Tip: use bind_rows() when combining files that may have slightly different columns (common in real data).

Column-bind (add columns side-by-side): `cbind()` vs. `bind_cols()`

df1 <- data.frame(id = 1:3, 
                  name = c("Alice", "Bob", "Charlie"))
df2 <- data.frame(id = 4:6, 
                  name = c("Dave", "Eve", "Frank"))
df_cbind <- cbind(df1, df2) 
df_cbind2 <- bind_cols(df1, df2)

cbind() (base R) binds by row position and can silently coerce to a matrix (e.g., mixing numbers + strings) and may recycle shorter vectors in some cases.
bind_cols() (dplyr) also binds by row position, but is stricter about row counts and returns a tibble with safer name handling.
Tip: column-binding is best when the rows are already in the same order; if you need to match by a key (e.g., id), use a join (left_join, inner_join) instead.

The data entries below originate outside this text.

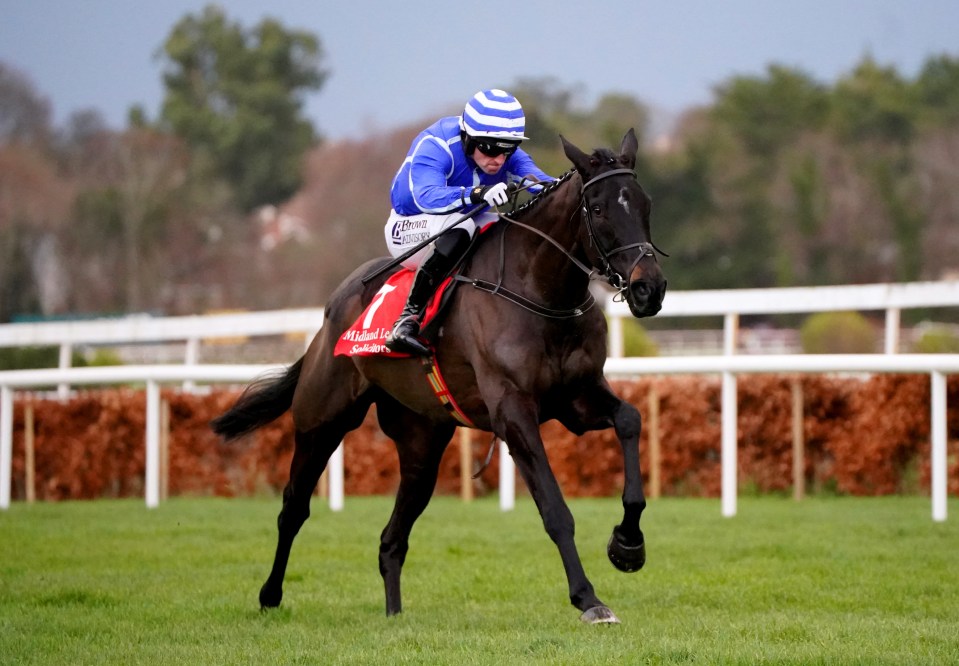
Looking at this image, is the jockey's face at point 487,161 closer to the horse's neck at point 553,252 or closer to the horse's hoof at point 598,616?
the horse's neck at point 553,252

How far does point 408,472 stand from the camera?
246 inches

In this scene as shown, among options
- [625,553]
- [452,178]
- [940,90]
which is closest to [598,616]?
[625,553]

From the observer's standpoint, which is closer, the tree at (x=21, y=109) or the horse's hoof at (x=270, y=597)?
the horse's hoof at (x=270, y=597)

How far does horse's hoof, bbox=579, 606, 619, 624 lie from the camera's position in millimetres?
4992

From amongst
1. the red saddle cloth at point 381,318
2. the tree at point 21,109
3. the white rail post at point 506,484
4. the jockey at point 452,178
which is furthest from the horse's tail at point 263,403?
the tree at point 21,109

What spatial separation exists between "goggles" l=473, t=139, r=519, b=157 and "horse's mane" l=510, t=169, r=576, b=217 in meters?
0.25

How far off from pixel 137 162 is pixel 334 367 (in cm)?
4600

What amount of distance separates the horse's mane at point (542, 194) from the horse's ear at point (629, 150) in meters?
0.30

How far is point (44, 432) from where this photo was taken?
11.7 metres

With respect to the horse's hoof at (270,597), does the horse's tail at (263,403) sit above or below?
above

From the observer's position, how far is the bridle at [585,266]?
499 centimetres

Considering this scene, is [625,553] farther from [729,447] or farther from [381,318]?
[729,447]

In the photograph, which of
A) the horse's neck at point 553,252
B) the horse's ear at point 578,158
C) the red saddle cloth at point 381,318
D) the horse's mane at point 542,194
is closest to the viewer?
the horse's ear at point 578,158

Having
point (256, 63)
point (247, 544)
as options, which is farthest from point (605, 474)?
point (256, 63)
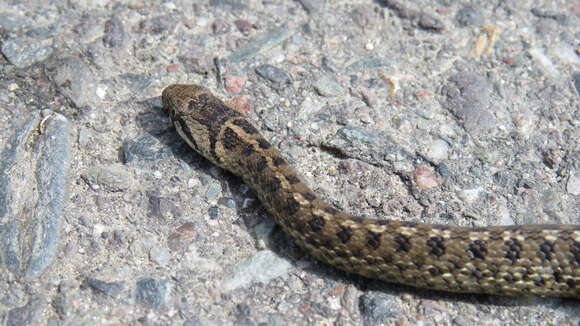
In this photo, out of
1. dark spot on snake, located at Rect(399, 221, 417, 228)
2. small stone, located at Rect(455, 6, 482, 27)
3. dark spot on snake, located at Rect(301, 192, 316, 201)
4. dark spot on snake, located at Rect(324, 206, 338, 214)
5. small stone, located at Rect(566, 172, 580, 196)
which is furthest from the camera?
small stone, located at Rect(455, 6, 482, 27)

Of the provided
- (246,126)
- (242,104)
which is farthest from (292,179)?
(242,104)

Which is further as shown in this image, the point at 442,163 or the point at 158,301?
the point at 442,163

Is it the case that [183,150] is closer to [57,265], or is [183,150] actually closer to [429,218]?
[57,265]

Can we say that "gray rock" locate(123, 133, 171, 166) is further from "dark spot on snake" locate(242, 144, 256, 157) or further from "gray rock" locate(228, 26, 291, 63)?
"gray rock" locate(228, 26, 291, 63)

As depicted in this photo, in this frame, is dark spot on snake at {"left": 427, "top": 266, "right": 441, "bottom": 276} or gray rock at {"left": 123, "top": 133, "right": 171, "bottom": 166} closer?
dark spot on snake at {"left": 427, "top": 266, "right": 441, "bottom": 276}

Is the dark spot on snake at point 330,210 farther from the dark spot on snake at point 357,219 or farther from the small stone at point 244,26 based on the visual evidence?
the small stone at point 244,26

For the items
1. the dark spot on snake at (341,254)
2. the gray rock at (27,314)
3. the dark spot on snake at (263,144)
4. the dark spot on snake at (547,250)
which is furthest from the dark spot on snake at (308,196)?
the gray rock at (27,314)

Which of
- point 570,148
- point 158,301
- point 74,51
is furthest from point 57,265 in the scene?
point 570,148

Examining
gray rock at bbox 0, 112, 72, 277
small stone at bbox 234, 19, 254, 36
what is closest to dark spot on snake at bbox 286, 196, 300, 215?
gray rock at bbox 0, 112, 72, 277

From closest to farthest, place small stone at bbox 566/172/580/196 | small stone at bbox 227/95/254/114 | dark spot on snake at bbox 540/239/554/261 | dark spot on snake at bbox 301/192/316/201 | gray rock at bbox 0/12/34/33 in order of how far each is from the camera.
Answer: dark spot on snake at bbox 540/239/554/261 < dark spot on snake at bbox 301/192/316/201 < small stone at bbox 566/172/580/196 < small stone at bbox 227/95/254/114 < gray rock at bbox 0/12/34/33
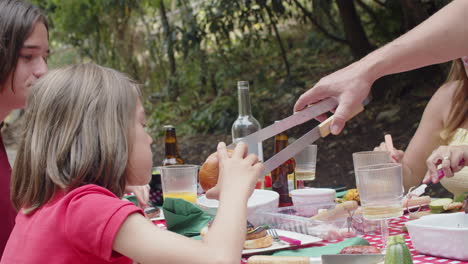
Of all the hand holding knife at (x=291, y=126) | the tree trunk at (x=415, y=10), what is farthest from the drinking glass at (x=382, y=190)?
the tree trunk at (x=415, y=10)

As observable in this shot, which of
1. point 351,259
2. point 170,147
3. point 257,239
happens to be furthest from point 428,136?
point 351,259

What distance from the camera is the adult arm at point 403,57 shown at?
201 centimetres

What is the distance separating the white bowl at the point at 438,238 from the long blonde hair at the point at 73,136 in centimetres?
85

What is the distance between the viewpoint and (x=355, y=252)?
5.34ft

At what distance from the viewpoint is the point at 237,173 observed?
1.67 meters

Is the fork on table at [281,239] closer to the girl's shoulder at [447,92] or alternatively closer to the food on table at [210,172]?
the food on table at [210,172]

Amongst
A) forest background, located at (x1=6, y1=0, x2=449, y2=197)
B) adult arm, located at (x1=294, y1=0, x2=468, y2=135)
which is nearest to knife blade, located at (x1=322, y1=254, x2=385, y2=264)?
adult arm, located at (x1=294, y1=0, x2=468, y2=135)

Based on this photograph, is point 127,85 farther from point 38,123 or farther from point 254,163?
point 254,163

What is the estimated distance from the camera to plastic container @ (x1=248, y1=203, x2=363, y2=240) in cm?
197

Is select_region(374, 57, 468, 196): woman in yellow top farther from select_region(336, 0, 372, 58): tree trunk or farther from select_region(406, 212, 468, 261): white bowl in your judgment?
select_region(336, 0, 372, 58): tree trunk

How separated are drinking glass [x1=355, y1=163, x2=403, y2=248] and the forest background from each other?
12.8ft

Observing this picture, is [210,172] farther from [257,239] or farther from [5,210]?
[5,210]

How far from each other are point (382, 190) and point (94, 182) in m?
0.84

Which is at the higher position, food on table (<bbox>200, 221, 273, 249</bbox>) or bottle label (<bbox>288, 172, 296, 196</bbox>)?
bottle label (<bbox>288, 172, 296, 196</bbox>)
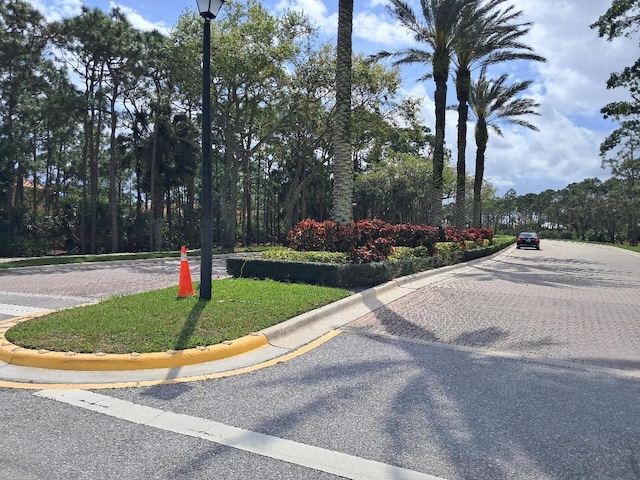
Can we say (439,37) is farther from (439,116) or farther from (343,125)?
(343,125)

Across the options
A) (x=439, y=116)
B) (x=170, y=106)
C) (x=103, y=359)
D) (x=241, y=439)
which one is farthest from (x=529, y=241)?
(x=241, y=439)

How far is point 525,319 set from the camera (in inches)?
312

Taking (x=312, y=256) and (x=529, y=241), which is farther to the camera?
(x=529, y=241)

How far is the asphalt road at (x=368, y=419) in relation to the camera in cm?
315

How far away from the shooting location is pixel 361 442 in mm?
3475

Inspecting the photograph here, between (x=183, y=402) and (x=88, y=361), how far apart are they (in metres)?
1.44

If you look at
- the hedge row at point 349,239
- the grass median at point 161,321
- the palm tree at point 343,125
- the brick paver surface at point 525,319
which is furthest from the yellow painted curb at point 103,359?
the palm tree at point 343,125

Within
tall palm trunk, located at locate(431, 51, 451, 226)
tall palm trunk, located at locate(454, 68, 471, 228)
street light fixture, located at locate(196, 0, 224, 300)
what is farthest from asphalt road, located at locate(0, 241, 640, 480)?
tall palm trunk, located at locate(454, 68, 471, 228)

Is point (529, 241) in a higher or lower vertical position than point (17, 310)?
higher

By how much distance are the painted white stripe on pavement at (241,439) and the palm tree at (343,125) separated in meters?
9.06

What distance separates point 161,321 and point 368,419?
3495 millimetres

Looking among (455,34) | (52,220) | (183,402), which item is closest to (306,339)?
(183,402)

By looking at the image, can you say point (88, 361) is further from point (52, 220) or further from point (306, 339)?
point (52, 220)

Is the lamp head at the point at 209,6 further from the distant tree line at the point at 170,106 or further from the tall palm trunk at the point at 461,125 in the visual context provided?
the tall palm trunk at the point at 461,125
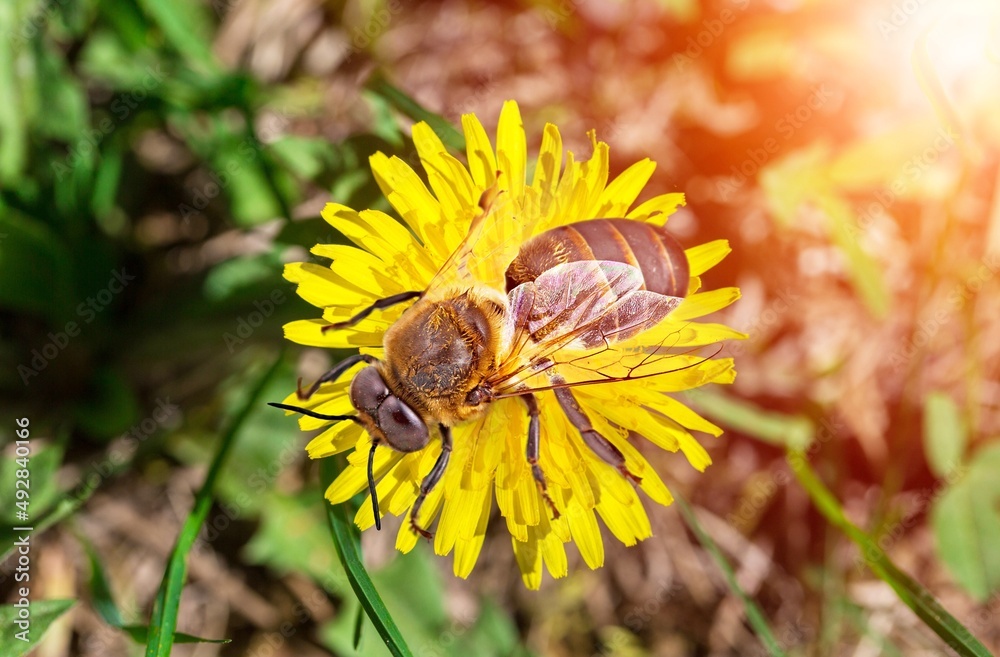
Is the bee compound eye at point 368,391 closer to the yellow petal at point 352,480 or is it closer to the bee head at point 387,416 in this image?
the bee head at point 387,416

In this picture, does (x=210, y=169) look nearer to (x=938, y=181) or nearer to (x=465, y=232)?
(x=465, y=232)

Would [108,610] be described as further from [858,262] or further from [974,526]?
[974,526]

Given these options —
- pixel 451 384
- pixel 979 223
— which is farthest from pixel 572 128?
pixel 451 384

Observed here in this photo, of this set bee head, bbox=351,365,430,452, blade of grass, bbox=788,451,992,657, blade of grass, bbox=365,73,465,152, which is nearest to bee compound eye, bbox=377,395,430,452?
bee head, bbox=351,365,430,452

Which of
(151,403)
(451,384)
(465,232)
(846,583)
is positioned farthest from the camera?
(846,583)

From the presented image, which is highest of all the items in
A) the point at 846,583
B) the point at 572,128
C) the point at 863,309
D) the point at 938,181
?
the point at 572,128

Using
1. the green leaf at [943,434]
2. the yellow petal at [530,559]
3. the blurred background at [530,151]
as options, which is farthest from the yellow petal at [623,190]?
the green leaf at [943,434]

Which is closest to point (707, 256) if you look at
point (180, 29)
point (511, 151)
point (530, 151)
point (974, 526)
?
point (511, 151)
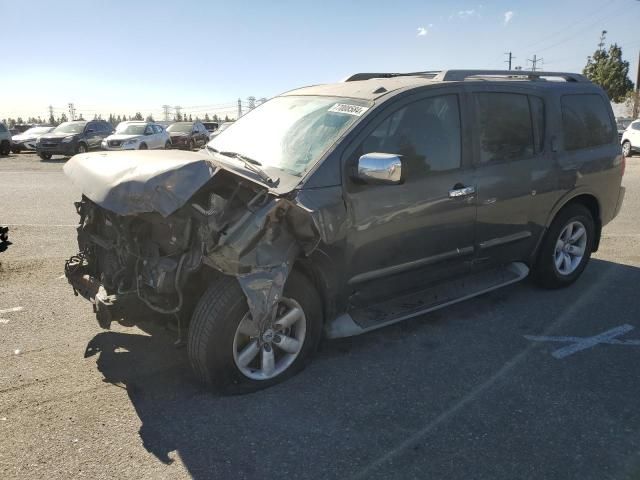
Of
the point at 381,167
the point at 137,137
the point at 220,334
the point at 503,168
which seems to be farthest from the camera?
the point at 137,137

Data Assembly: `rbind()` vs. `bind_rows()`

df1 <- data.frame(id1 = 1:3, 
                  name = c("Alice", "Bob", "Charlie")
                  )
df2 <- data.frame(id2 = 4:6, 
                  name = c("Dave", "Eve", "Frank")
                  )

df_rbind <- rbind(df1, df2)
df_rbind2 <- bind_rows(df1, df2)

rbind() typically fails when the two data.frames have different column names.
bind_rows() can still work because it matches columns by name and fills the rest with NA.

Data Assembly: `cbind()` vs. `bind_cols()`

df1 <- data.frame(id1 = 1:5, 
                  name = c("Alice", "Bob", "Charlie", "Dan", "Eva")
                  )
df2 <- data.frame(id2 = 6:8, 
                  name = c("Dave", "Eve", "Frank")
                  )

df_cbind <- cbind(df1, df2)
df_cbind2 <- bind_cols(df1, df2)

Both cbind() and bind_cols() require compatible row counts; otherwise it errors.

Factors

Creating Factors

In R, factors are categorical variables, variables that have a fixed and known set of possible values.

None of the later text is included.